Qualifications & Experience
- Must-Have:
- 10+ years in data science / machine learning / AI, with consulting or client-facing experience
- Prior leadership or senior management in a services / consulting environment
- Proven track record of delivering data/AI systems (from prototype to production)
- Deep technical expertise in Python, data engineering, ML frameworks (e.g. PyTorch, TensorFlow), LLMs, embeddings, NLP, MLOps, etc.
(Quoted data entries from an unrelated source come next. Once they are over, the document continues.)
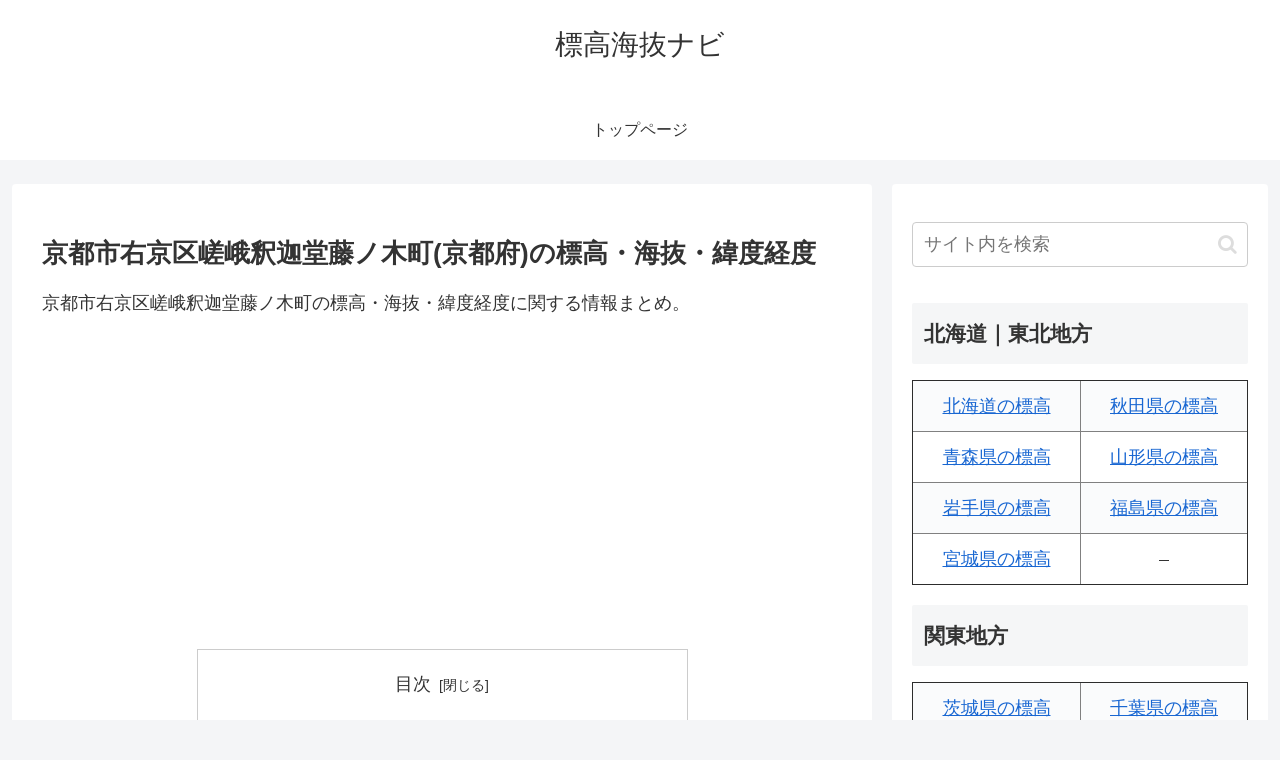

--- FILE ---
content_type: text/html; charset=utf-8
request_url: https://www.google.com/recaptcha/api2/aframe
body_size: 268
content:
<!DOCTYPE HTML><html><head><meta http-equiv="content-type" content="text/html; charset=UTF-8"></head><body><script nonce="i2WXcAQX6E2hp3M6vAzRNg">/** Anti-fraud and anti-abuse applications only. See google.com/recaptcha */ try{var clients={'sodar':'https://pagead2.googlesyndication.com/pagead/sodar?'};window.addEventListener("message",function(a){try{if(a.source===window.parent){var b=JSON.parse(a.data);var c=clients[b['id']];if(c){var d=document.createElement('img');d.src=c+b['params']+'&rc='+(localStorage.getItem("rc::a")?sessionStorage.getItem("rc::b"):"");window.document.body.appendChild(d);sessionStorage.setItem("rc::e",parseInt(sessionStorage.getItem("rc::e")||0)+1);localStorage.setItem("rc::h",'1768533236599');}}}catch(b){}});window.parent.postMessage("_grecaptcha_ready", "*");}catch(b){}</script></body></html>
- Experience scaling and managing a team of billable data scientists / ML engineers
- Strong communication skills, able to bridge between executives, product, engineering, and clients
- Business acumen and ability to shape proposals, manage budgets, and ensure margin discipline
- Preferred / Differentiators:
- Master’s or PhD in Machine Learning, AI, Computer Science, Statistics, or related field
- Experience specifically with generative AI, agent frameworks, prompt engineering, retrieval augmentation
- Domain experience in enterprise workflows, automation, productivity, or process optimization
- Consulting mindset: ability to scope client work, manage change, work under ambiguity
- Experience contributing thought leadership (public talks, publications)
- Success Metrics & KPIs
- Utilization & Billable Hours: high percentage of data team time allocated to client work
- Project Margin & Budget Adherence: ensure work is delivered profitable and within scope
- Client Satisfaction / NPS: high feedback scores from clients on quality, outcomes, trust
- Delivery Quality / Defect Rates: few production failures, strong monitoring, low rework
- Innovation Output: internal tools, reusable components, AI accelerators shipped
- Practice Growth: headcount, revenue from data/AI engagements, repeat business
- Why This Role Matters at Eliza
- You get to define and scale Eliza’s AI-enabled data practice in a consultancy that is already deeply embedded in the OpenAI ecosystem.
- Your team will be directly contributing to high-impact client transformations, not just internal models.
- You’ll influence how AI is embedded in real enterprises, from workflows to copilots to intelligent agents.
- You’ll help shape the future of Eliza as a brand in AI consulting, building both capability and reputation.